Document section:
— Start —

Investor Kirk Kerkorian on Thursday appeared to be cashing in his
chips and exiting his high-stakes poker game with General Motors
Corp. after 19 months.

The Beverly Hills billionaire and casino mogul, who at one point this
year owned 9.9% of GM and had his own representative on the
automaker’s board, disclosed Thursday that he had agreed to sell a
second block of 14 million shares, reducing his stake to 4.95% after a
14-million-share sale Nov. 22.

But there was speculation late Thursday that Kerkorian’s investment
company, Tracinda Corp., had dumped the rest of its holding in a
third, unreported sale. A spokeswoman for Tracinda and Kerkorian said
neither the investor nor his company would comment.

Merrill Lynch & Co. analyst John Murphy said a block of 28 million GM
shares, equivalent to Tracinda’s remaining holding, was sold in a
midafternoon transaction managed by Bank of America Corp. The selling
price, Murphy wrote in a note to investors, was $29.25 a share.

If Tracinda was the seller of the stock that traded late Thursday, the
deal would have given the firm a loss of about $10 million on all 56
million shares, not counting any dividends.

But Kerkorian, who paid an average of $30.24 a share for his GM
holdings- almost $1.7 billion in all – would appear to be getting out
with asmall profit if he has sold only half his holding.

The sale of Tracinda’s second block of 14 million shares is set to
close today at $28.75 apiece; the initial block was sold at $33 a
share. Together, the two sales gave Kerkorian a gross profit of $1.27
a share, or $17.78 million.

Tracinda was required to report the first two sales to regulators
because of the size of its stake, but once its holding fell below 5%,
it would not have had to disclose information about any further sales.

On Thursday, GM shares fell 27 cents to $29.23.

The day’s news led some analysts to speculate that Kerkorian has
pulled out completely after GM’s board rebuffed his push for the
company to enter a three-way alliance with French automaker Renault
and its Japanese partner,Nissan Motor Co.

— End —

Provided material:
— Start —

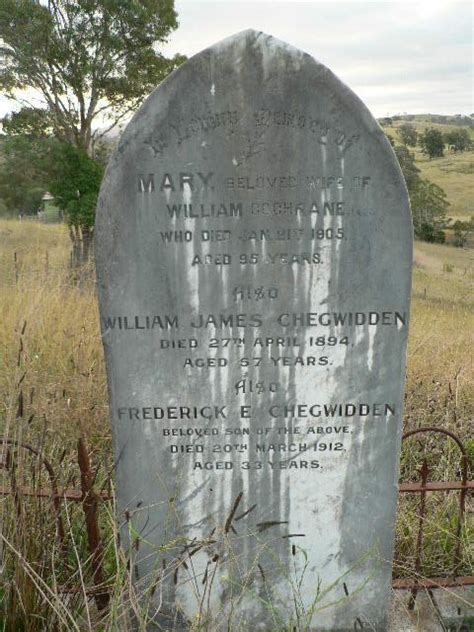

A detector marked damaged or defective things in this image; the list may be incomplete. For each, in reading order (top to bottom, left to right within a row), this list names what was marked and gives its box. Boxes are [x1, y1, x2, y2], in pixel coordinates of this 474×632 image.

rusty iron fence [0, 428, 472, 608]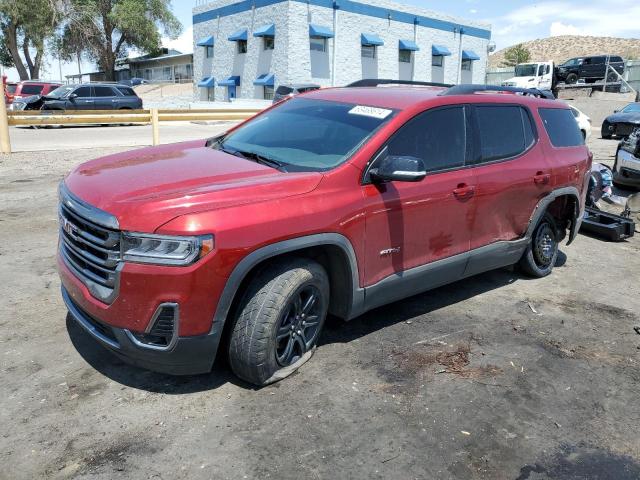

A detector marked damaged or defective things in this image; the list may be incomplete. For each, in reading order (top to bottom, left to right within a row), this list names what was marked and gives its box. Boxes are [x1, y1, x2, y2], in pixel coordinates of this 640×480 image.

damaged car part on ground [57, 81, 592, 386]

— End —

Tasks to complete:
a. In the article about Kerkorian's General Motors stake, what per-share price did the initial block sell for?
b. Summarize the article about Kerkorian's General Motors stake in two sentences.
c. Carry on the article about Kerkorian's General Motors stake from its last sentence.

Answers:
a. $33 a share.

b. Kerkorian disclosed that he had agreed to sell a second block of 14 million General Motors shares, which reduced his stake to 4.95% after an earlier 14-million-share sale. There was also speculation that his company, Tracinda, had sold its remaining holding in a third, unreported sale after GM's board rebuffed his push for an alliance with Renault and Nissan.

c.
The board’s vote to support Chairman Rick Wagoner’s position that GM
didn’t need such an alliance to return its ailing North American
automotive operations to profitability told Kerkorian "that his
strategy wouldn’t allow him to do what he wanted," said AMR Research
auto analyst Kevin Reale.

Kerkorian advisor Jerome York quit GM’s board in October in a move
triggered by his fellow directors’ decision to end the alliance
talks. That initially led some analysts to wonder whether Kerkorian,
backed by York, might launch a proxy battle to gain control of the
board and fire Wagoner. But since Tracinda started selling shares,
that talk has dwindled.

"He pulled his levers and not much happened. So why stick around?"
asked analyst Ken Elias, an Arizona-based partner at automotive
research firm Maryann Keller & Associates.

"It appears to me he is exiting," said auto analyst Shelly Lombard of
bond research firm Gimme Credit in New York. "Falling below 5%, if he
still hasany stock, certainly reduces his leverage."

Lombard said she believed that by maintaining a large stake, Kerkorian
"helped keep GM’s management on its toes, so I hate to see him go."

But that’s not a universal sentiment. "He was a major distraction,"
Burnham Securities analyst David Healy said. "I hope he’s all the way
out so people can get back to worrying about what’s best for GM and
not what’s best for Kirk Kerkorian."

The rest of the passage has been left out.